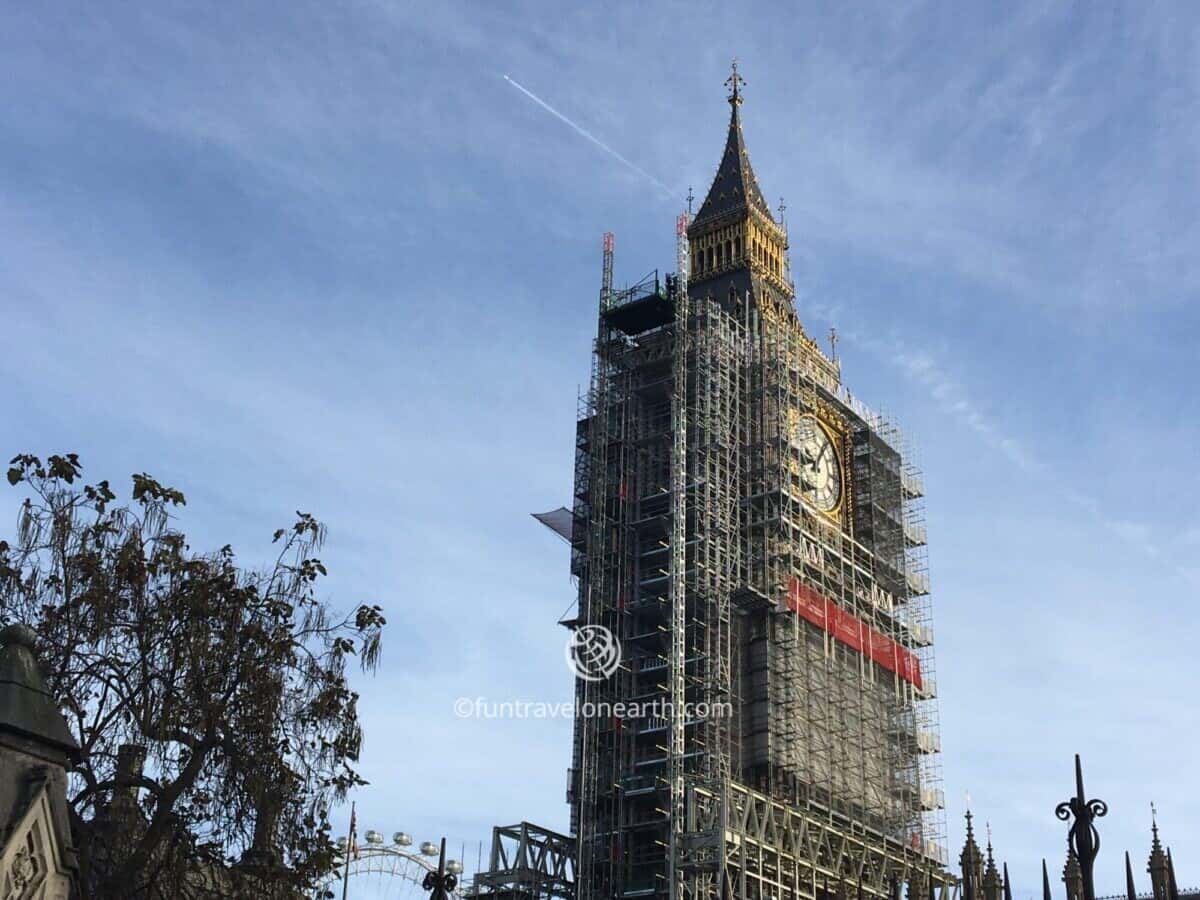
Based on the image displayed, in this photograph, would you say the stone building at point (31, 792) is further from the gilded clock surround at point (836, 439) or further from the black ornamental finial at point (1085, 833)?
the gilded clock surround at point (836, 439)

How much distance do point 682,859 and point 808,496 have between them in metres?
26.2

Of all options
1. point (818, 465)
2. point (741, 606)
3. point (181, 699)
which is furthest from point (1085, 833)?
point (818, 465)

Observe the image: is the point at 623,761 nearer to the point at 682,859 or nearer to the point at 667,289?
the point at 682,859

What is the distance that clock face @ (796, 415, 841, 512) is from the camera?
294 feet

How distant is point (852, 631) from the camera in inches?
3450

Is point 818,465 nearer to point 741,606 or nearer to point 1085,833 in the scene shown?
point 741,606

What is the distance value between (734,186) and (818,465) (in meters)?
21.5

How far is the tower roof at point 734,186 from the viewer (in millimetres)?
99688

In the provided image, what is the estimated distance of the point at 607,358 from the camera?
3526 inches

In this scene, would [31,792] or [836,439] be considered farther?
[836,439]

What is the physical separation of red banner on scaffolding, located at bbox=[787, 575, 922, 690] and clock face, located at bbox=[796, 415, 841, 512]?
23.3 feet

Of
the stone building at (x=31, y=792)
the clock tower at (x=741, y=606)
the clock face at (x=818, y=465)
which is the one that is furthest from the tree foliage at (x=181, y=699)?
the clock face at (x=818, y=465)

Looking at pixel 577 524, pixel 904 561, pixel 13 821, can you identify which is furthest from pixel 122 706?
pixel 904 561

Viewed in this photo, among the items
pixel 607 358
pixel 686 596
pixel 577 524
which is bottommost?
pixel 686 596
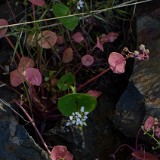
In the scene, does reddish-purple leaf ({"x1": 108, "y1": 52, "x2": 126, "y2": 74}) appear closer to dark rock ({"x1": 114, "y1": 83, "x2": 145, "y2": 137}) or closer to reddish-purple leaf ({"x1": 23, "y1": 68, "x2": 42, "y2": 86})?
dark rock ({"x1": 114, "y1": 83, "x2": 145, "y2": 137})

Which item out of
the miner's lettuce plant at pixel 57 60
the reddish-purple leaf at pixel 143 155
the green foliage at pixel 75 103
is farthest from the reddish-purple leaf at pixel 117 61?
the reddish-purple leaf at pixel 143 155

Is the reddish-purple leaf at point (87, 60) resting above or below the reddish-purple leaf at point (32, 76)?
below

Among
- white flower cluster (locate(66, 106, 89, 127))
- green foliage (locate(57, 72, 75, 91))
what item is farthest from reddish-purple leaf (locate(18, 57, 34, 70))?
white flower cluster (locate(66, 106, 89, 127))

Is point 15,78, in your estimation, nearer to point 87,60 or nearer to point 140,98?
point 87,60

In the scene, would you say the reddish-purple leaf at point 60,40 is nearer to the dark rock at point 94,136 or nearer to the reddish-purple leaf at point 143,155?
the dark rock at point 94,136

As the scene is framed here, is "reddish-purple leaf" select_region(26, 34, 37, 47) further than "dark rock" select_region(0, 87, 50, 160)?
Yes

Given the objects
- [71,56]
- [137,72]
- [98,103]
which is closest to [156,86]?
[137,72]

- Problem: Please return all of the material above word for word, leaving out the pictures.

- Solution to the exercise:
Based on the image displayed, in this photograph, would you say the stone building at point (31, 792) is further from the gilded clock surround at point (836, 439) or further from the black ornamental finial at point (1085, 833)?
the gilded clock surround at point (836, 439)

How much distance do point 682,859 and point 808,496 have between them in metres?
26.2

Of all options
1. point (818, 465)
2. point (741, 606)
3. point (181, 699)
which is furthest from point (1085, 833)?
point (818, 465)

Observe the image: is the point at 623,761 nearer to the point at 682,859 or nearer to the point at 667,289?
the point at 682,859

What is the distance that clock face @ (796, 415, 841, 512) is from the camera?
294 feet

How distant is point (852, 631) from the camera in inches?
3450

Is point 818,465 nearer to point 741,606 or nearer to point 1085,833 in the scene shown?
point 741,606

What is the distance value between (734,186) and (818,465) (in meters)?
21.5

How far is the tower roof at point 734,186 from the viewer (in millimetres)?
99688

In the provided image, what is the estimated distance of the point at 607,358 from the camera?
3526 inches

In this scene, would [31,792] or [836,439] be considered farther?
[836,439]

What is the physical separation of red banner on scaffolding, located at bbox=[787, 575, 922, 690] and clock face, located at bbox=[796, 415, 841, 512]?
23.3 feet

Of
the stone building at (x=31, y=792)
the clock tower at (x=741, y=606)
the clock face at (x=818, y=465)
which is the one that is furthest from the tree foliage at (x=181, y=699)?
the clock face at (x=818, y=465)

Looking at pixel 577 524, pixel 904 561, pixel 13 821, can you identify which is furthest from pixel 122 706?
pixel 904 561

Viewed in this photo, among the items
pixel 607 358
pixel 686 596
pixel 577 524
which is bottommost?
pixel 686 596
In the scene, does reddish-purple leaf ({"x1": 108, "y1": 52, "x2": 126, "y2": 74}) appear closer to dark rock ({"x1": 114, "y1": 83, "x2": 145, "y2": 137}) or closer to reddish-purple leaf ({"x1": 23, "y1": 68, "x2": 42, "y2": 86})?
dark rock ({"x1": 114, "y1": 83, "x2": 145, "y2": 137})

Which item out of
the miner's lettuce plant at pixel 57 60
the reddish-purple leaf at pixel 143 155
the green foliage at pixel 75 103
is farthest from the reddish-purple leaf at pixel 117 61?
the reddish-purple leaf at pixel 143 155

Is the reddish-purple leaf at point (87, 60) resting above or below the reddish-purple leaf at point (32, 76)?
below

Among
- white flower cluster (locate(66, 106, 89, 127))
- green foliage (locate(57, 72, 75, 91))
what item is farthest from reddish-purple leaf (locate(18, 57, 34, 70))?
white flower cluster (locate(66, 106, 89, 127))

Is point 15,78, in your estimation, nearer to point 87,60 or nearer to point 140,98?
point 87,60

In the scene, would you say the reddish-purple leaf at point 60,40 is nearer to the dark rock at point 94,136 or nearer to the reddish-purple leaf at point 143,155?
the dark rock at point 94,136

As the scene is framed here, is "reddish-purple leaf" select_region(26, 34, 37, 47) further than "dark rock" select_region(0, 87, 50, 160)?
Yes

Given the objects
- [71,56]
- [137,72]
- [98,103]
which is closest to [156,86]?
[137,72]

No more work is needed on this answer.